Or this: https://images.app.goo.gl/LKuavdFXHS9KZDBX9

I don't know what the orientation is (N/S/E/W), but I was thinking that the outdoor kitchen could go opposite it, along the side that's also along the house.

Then ground the water feature with the wall and planters, with wide spaces to walk out into the yard on the short end on either side of the water features and near the outdoor kitchen.

This all would create edges for the pool area, so it doesn't feel like it's floating, and provide the definition for the lawn.


----------



## robbybobby (May 15, 2017)

Thanks @Lawndress ! I do like the look of the mondo grass for that strong line. Really neat idea.
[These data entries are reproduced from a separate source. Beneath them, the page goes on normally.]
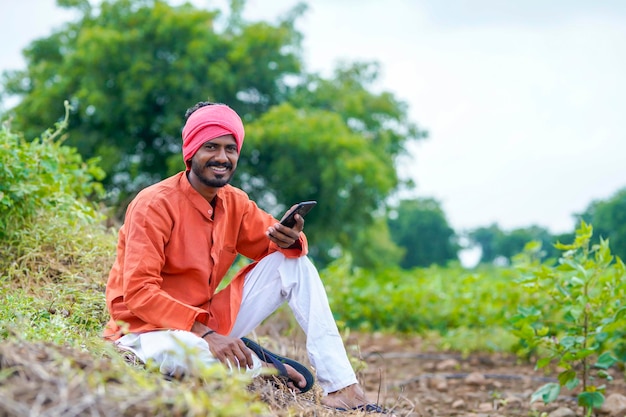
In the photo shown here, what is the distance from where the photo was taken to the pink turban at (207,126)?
3.17 meters

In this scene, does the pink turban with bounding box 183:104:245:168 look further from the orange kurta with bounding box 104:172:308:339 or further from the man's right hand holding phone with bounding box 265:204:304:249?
the man's right hand holding phone with bounding box 265:204:304:249

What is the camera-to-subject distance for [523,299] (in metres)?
7.25

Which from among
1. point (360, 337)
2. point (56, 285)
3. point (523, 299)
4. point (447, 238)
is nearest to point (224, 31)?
point (360, 337)

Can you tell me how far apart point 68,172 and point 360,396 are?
329cm

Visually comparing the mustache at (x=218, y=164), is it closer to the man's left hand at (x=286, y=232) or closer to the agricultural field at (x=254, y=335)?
the man's left hand at (x=286, y=232)

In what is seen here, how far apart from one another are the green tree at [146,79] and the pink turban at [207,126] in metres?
10.8

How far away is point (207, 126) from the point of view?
3180mm

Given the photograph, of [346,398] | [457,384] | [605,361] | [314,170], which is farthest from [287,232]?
[314,170]

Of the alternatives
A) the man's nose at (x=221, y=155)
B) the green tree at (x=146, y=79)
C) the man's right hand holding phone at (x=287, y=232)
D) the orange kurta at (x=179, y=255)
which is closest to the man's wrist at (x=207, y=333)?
the orange kurta at (x=179, y=255)

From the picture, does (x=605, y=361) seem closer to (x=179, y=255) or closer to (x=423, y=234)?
(x=179, y=255)

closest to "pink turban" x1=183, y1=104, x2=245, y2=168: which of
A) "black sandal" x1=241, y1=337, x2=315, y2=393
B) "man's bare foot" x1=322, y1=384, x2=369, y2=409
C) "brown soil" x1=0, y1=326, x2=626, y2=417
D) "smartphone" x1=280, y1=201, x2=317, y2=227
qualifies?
"smartphone" x1=280, y1=201, x2=317, y2=227

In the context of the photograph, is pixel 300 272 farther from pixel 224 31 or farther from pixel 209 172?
pixel 224 31

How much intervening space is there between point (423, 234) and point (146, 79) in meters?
27.2

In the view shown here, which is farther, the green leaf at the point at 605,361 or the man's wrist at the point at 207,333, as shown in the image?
the green leaf at the point at 605,361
To you point, there is a lot of space between the trees and the back wall. Thoughts on how the mondo grass or any liriope would do with flood irrigation? these plants would be submerged in water for about 6 hours every two weeks, wouldn't see any irrigation beyond this unless necessary (I have drip lines feeding the trees but have the need to use them).

Agreed on behind the pool. The previous owners had the thought of executing something to that effect but didn't turn out well. Plus they stopped watering everything in the 45 days before we closed so all were dead when we had the property. I ripped everything out except for the grasses. I left those to block some piping and electrical, I'm not a big fan of them otherwise. I may have to build a small wall right there to serve the same purpose. The pool company had suggested I extend pavers or add natural drainage (rock) for another 3-5 feet beyond the backside of the pool to ensure it wouldn't affect the pools walls with soil saturation. The bench idea could certainly help facilitate that.

See previous:

See current:


----------



## Lawndress (Jul 9, 2020)

robbybobby said:


> Thoughts on how the mondo grass or any liriope would do with flood irrigation? these plants would be submerged in water for about 6 hours every two weeks, wouldn't see any irrigation beyond this unless necessary (I have drip lines feeding the trees but have the need to use them).
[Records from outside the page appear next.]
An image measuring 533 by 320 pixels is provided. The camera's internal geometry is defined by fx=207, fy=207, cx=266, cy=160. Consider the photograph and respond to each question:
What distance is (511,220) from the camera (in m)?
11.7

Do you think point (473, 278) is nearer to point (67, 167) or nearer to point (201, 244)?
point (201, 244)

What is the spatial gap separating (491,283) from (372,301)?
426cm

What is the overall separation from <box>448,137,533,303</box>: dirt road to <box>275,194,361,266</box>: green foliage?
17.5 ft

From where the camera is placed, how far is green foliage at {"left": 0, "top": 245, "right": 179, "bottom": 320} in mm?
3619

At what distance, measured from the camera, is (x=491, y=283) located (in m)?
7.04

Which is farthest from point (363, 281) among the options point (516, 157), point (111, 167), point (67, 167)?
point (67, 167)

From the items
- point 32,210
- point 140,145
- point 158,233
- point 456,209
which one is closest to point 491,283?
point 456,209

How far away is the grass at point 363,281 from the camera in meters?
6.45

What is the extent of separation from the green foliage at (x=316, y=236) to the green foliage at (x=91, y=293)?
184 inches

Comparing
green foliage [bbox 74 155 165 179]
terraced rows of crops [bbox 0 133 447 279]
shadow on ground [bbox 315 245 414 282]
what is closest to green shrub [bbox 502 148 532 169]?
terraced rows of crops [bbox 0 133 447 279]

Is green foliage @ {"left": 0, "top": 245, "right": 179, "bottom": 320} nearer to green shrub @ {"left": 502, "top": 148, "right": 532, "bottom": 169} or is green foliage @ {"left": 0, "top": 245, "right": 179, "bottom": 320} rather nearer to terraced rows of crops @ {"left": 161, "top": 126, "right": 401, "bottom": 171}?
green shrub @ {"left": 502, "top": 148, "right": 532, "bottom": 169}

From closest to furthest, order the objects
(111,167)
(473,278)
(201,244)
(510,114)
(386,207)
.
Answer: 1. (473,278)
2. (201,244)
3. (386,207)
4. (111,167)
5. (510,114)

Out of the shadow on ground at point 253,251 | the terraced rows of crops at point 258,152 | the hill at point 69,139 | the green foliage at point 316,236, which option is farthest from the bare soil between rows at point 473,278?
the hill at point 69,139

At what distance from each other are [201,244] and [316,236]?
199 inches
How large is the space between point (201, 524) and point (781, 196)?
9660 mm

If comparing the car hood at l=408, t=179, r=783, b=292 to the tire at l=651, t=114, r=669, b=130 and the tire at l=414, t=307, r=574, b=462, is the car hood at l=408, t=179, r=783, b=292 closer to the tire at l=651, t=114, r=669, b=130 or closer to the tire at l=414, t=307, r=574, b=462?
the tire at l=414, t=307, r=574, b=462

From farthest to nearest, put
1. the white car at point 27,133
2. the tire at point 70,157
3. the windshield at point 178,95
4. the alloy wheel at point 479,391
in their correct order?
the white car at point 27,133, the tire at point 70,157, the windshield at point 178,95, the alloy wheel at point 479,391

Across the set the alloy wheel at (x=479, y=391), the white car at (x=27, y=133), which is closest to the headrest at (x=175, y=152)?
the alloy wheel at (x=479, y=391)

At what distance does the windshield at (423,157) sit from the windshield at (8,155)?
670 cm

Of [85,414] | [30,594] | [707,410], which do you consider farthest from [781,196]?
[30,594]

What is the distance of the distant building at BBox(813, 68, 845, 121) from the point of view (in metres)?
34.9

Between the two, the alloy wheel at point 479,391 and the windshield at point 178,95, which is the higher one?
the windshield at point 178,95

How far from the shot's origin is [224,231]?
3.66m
They are bulletproof. They're something I feel comfortable recommending for a wide range of zones and conditions. I don't think I actually know anyone who has killed either of those. I even stuck some miniature mondo grass in deep shade and didn't kill it.

Glad I gave you some ideas! And I can see how they started. That's a really upscale pool, which unfortunately makes the pavers look cheaper. It's an unfortunate combination.


----------